Le conte de la plaie
Dans une case sous la mousse, au bois,
Un vieux avec plaie vivait autrefois.
La plaie était vieille, elle n’était récente,
Une plaie ni bénigne ni méchante.
Une plaie c’était tout. Le vieux suçait
Son mégot et vivait. Seule la plaie
Comme une épouse la nuit l’embrassait.
Un jour un cavalier, sans révérence,
Sur un noble destrier monté, l’instance
suivante devant lui vint présenter :
Vieux, tu me dois une plaie procurer !
Je sais que tu en as une très ancienne,
Voilà qui me manque, qu’elle soit mienne.

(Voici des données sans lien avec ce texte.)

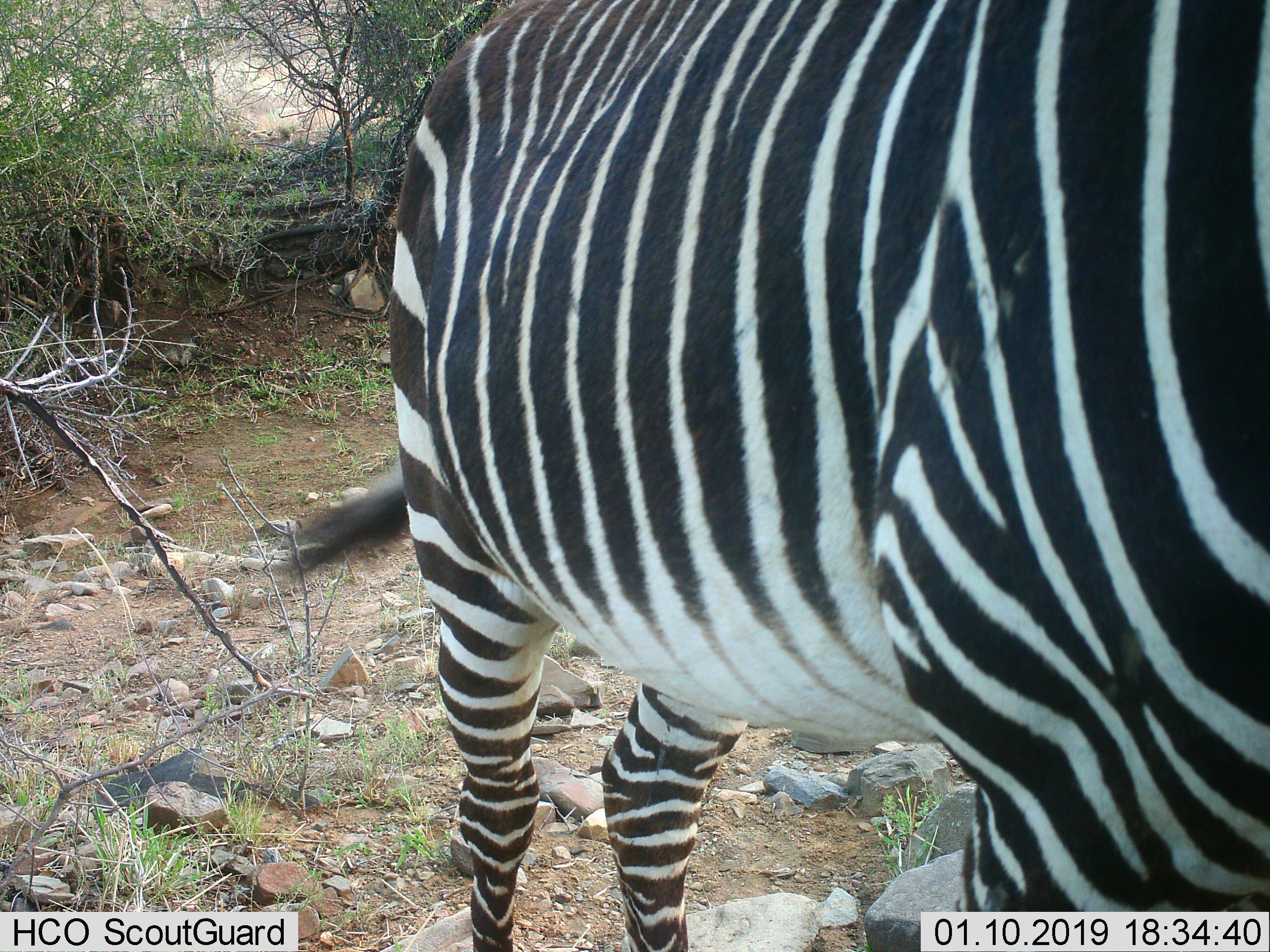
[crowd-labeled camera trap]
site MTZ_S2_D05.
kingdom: Animalia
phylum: Chordata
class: Mammalia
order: Perissodactyla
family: Equidae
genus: Equus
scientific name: Equus zebra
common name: mountain zebra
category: zebramountain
Zebramountain (mountain zebra) (Equus zebra), count 1. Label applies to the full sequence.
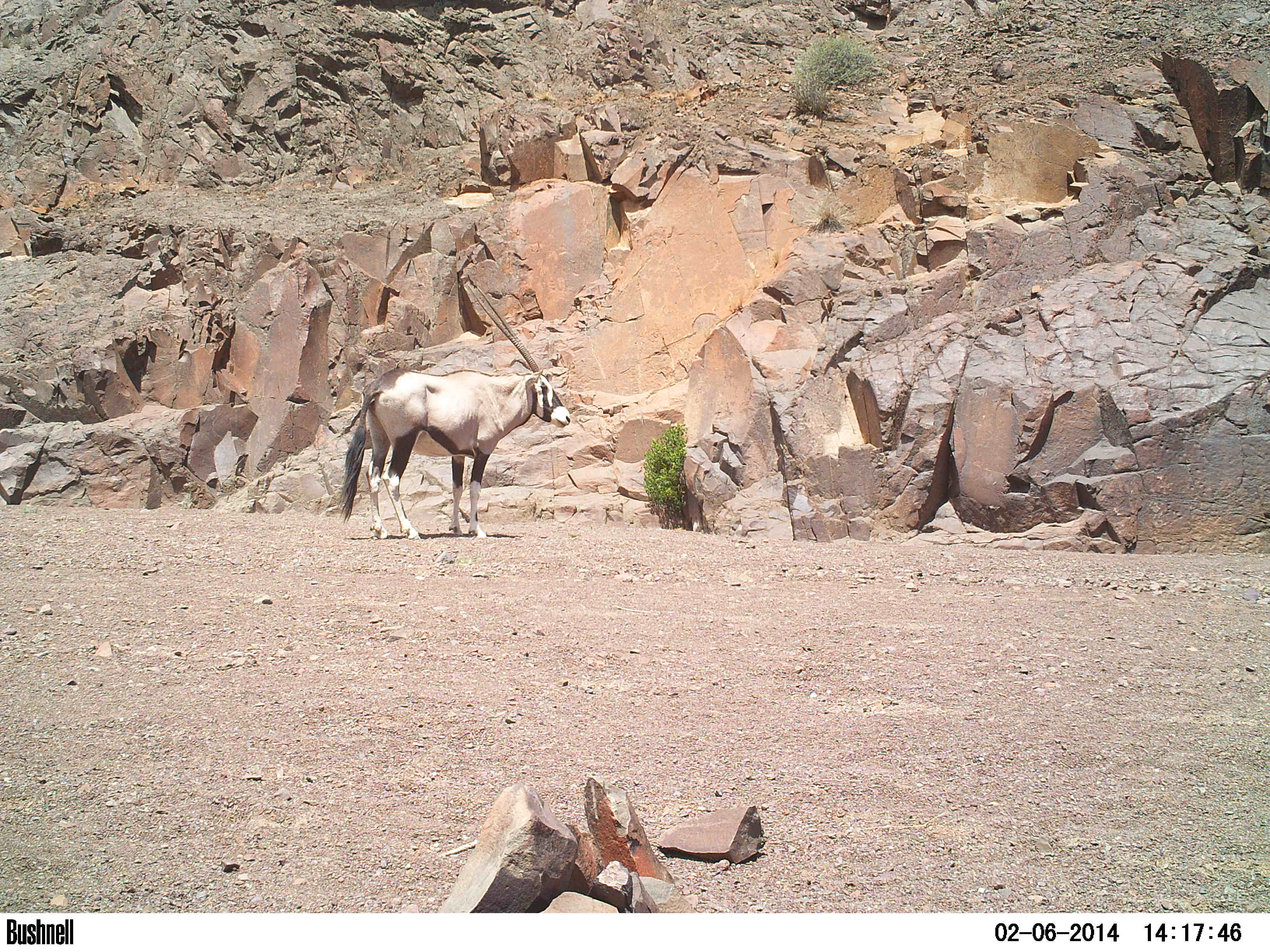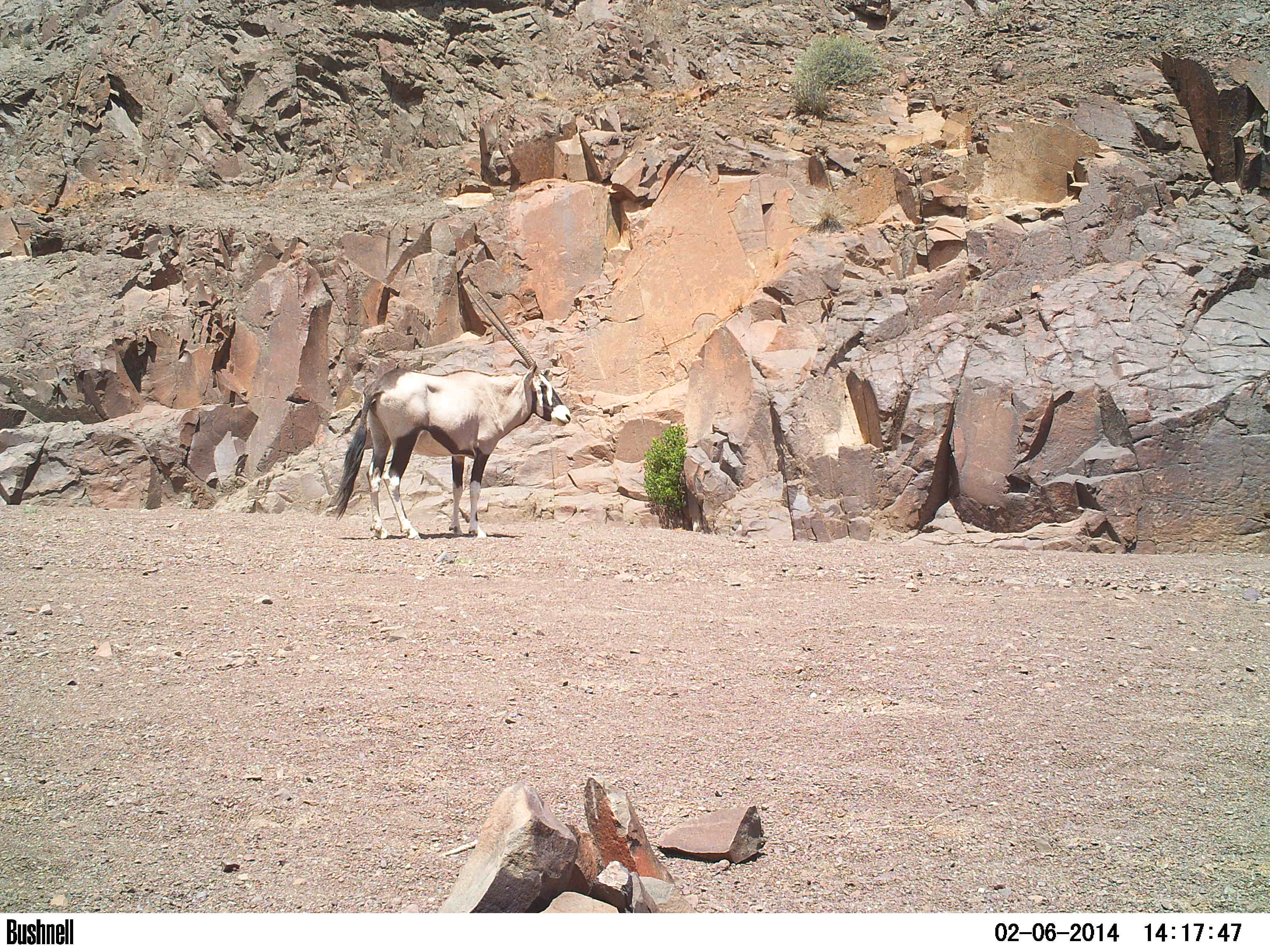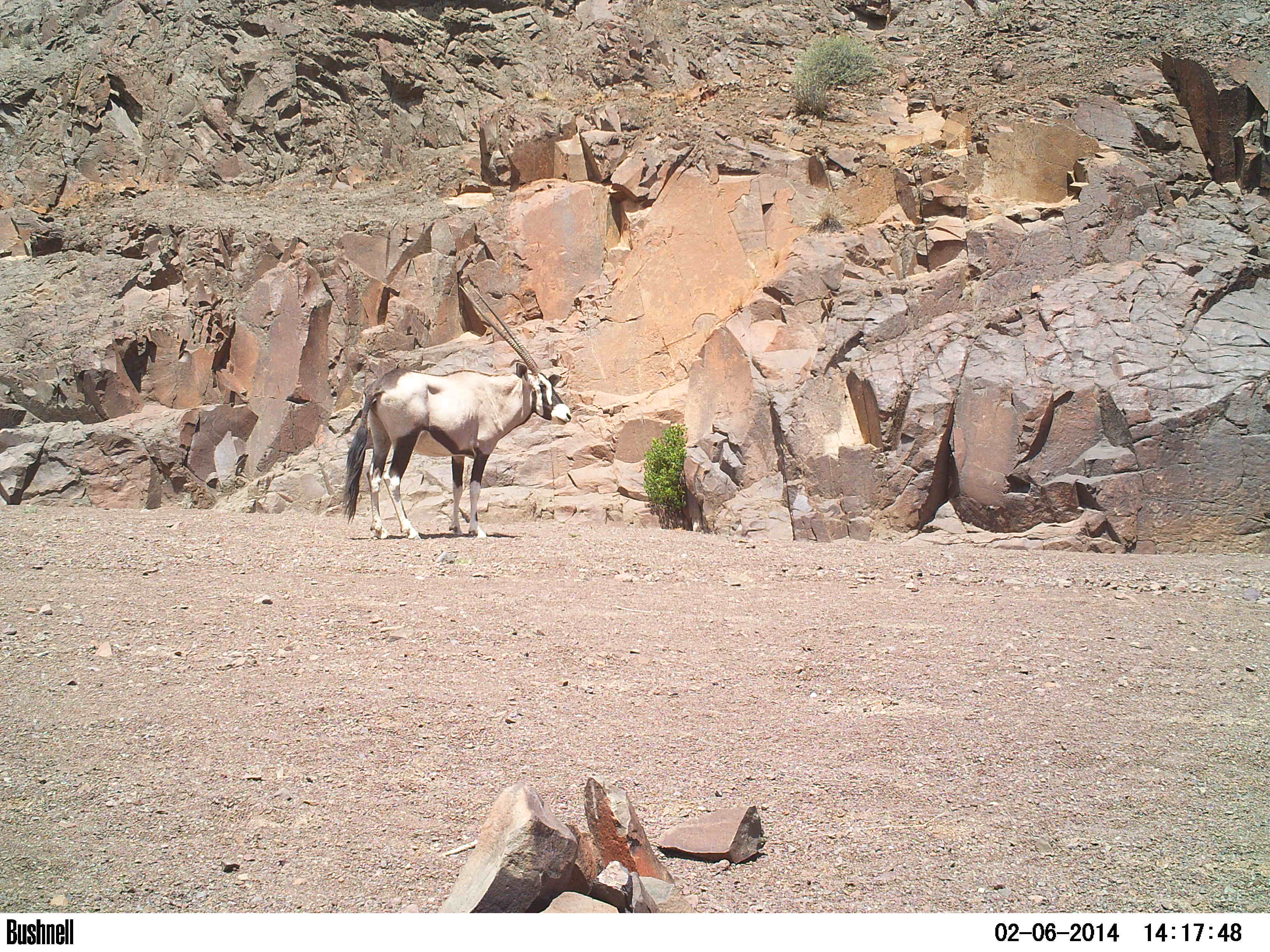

Car la rapidité de la jeunesse
Empêche tout à fait que je me blesse.
Je donnerais pour ta plaie un château,
Je suis riche et je ne veux pas de cadeau. –
Alors le vieux réfléchit jusqu’à tard…
Ne crois faire plus vite qu’un vieillard.
Poème tiré de «L’Aborigène de Riga», par Jānis Rokpelnis. Traduit du letton, choix et commentaires (lire ci-dessous) par Alain Schorderet. Encres de Catherine Bolle. Editions Grèges, 2013.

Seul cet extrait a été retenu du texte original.